Altro formato tipico è la calamarata, che ricorda gli anelli di calamari. O ancora lo scialatiello, una sorta di spaghetto corto e largo a sezione rettangolare. Tra i formati tradizionali troviamo anche i ziti, il cui nome si associa a quello di “zitella” dal momento che tradizionalmente venivano cucinati in occasione del matrimonio, quando cioè la donna perdeva questo status. Infine, una menzione particolare va al formato vesuvio, che richiama la forma del vulcano che troneggia sul Golfo di Napoli.

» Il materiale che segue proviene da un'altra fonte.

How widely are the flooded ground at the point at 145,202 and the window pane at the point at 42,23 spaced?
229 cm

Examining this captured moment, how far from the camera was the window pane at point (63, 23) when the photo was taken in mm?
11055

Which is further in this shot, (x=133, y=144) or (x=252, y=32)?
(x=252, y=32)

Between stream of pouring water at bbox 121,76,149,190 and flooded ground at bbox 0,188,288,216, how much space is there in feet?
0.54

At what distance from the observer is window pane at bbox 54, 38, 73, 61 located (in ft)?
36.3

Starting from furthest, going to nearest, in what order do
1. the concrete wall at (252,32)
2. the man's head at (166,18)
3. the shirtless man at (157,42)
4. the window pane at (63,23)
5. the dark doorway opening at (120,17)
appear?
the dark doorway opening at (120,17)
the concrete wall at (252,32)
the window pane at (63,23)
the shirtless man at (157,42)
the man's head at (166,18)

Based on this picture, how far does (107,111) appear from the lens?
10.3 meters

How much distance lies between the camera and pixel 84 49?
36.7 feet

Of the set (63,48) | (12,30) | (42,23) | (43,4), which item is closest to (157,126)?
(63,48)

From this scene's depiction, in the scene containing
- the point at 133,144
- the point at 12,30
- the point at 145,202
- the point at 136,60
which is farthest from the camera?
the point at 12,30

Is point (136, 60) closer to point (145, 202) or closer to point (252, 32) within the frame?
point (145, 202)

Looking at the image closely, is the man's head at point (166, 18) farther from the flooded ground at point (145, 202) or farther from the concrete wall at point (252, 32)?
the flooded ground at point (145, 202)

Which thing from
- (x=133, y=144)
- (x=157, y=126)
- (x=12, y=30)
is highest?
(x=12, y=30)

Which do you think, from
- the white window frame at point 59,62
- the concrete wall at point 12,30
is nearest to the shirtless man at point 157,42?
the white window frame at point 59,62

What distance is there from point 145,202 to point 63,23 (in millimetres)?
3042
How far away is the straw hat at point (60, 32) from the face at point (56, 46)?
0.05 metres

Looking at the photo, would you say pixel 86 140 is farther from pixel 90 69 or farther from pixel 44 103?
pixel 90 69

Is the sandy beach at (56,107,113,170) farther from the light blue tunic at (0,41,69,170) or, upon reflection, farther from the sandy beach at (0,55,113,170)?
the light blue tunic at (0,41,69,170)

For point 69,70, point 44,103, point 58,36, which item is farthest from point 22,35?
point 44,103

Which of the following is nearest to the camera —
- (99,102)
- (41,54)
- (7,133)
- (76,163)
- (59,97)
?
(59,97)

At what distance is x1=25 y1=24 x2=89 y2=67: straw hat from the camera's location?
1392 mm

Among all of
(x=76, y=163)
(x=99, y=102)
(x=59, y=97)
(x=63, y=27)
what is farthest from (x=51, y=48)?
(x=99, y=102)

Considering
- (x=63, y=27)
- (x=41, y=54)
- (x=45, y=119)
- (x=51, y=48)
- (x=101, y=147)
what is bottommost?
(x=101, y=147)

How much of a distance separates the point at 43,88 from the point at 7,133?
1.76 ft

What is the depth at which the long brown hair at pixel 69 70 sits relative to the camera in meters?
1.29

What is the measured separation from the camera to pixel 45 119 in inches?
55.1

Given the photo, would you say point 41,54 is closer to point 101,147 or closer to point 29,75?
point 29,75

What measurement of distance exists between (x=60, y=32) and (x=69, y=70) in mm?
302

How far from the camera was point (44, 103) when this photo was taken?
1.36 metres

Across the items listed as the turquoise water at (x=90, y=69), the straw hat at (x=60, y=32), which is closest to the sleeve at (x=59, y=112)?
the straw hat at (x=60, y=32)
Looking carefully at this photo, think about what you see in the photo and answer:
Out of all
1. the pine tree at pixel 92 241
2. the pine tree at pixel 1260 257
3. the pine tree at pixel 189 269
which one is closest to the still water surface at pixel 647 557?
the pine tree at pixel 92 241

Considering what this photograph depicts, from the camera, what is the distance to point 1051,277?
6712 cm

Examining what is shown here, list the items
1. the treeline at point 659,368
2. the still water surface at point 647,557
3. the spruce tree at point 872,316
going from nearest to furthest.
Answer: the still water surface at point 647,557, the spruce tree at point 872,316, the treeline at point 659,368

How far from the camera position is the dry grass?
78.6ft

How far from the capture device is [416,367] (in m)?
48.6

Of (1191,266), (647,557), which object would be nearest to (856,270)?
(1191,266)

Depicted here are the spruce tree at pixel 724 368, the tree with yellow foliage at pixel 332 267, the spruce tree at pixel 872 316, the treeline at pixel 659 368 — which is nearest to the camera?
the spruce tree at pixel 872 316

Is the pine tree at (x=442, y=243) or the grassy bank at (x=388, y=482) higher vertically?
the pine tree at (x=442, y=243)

Per quanto riguarda la pasta lunga, invece, tra i formati tradizionali troviamo i fusilli di Gragnano, che hanno la stessa architettura elicoidale, ma una lunghezza maggiore rispetto a quelli diffusi in altre parti d’Italia. Accanto ad essi si possono annoverare gli spaghettoni, le candele lunghe e i ziti lunghi.

In ogni caso, la pasta di Gragnano deve riportare sulla confezione il logo europeo dell’IGP (cioè un cerchio con all’interno la scritta circolare “INDICAZIONE GEOGRAFICA PROTETTA”) e il logo dell’IGP “Pasta di Gragnano”. Solo in questo modo si è certi di non cadere in truffe alimentari, sempre più all’ordine del giorno specie per marchi così conosciuti e riconosciuti in tutto il mondo.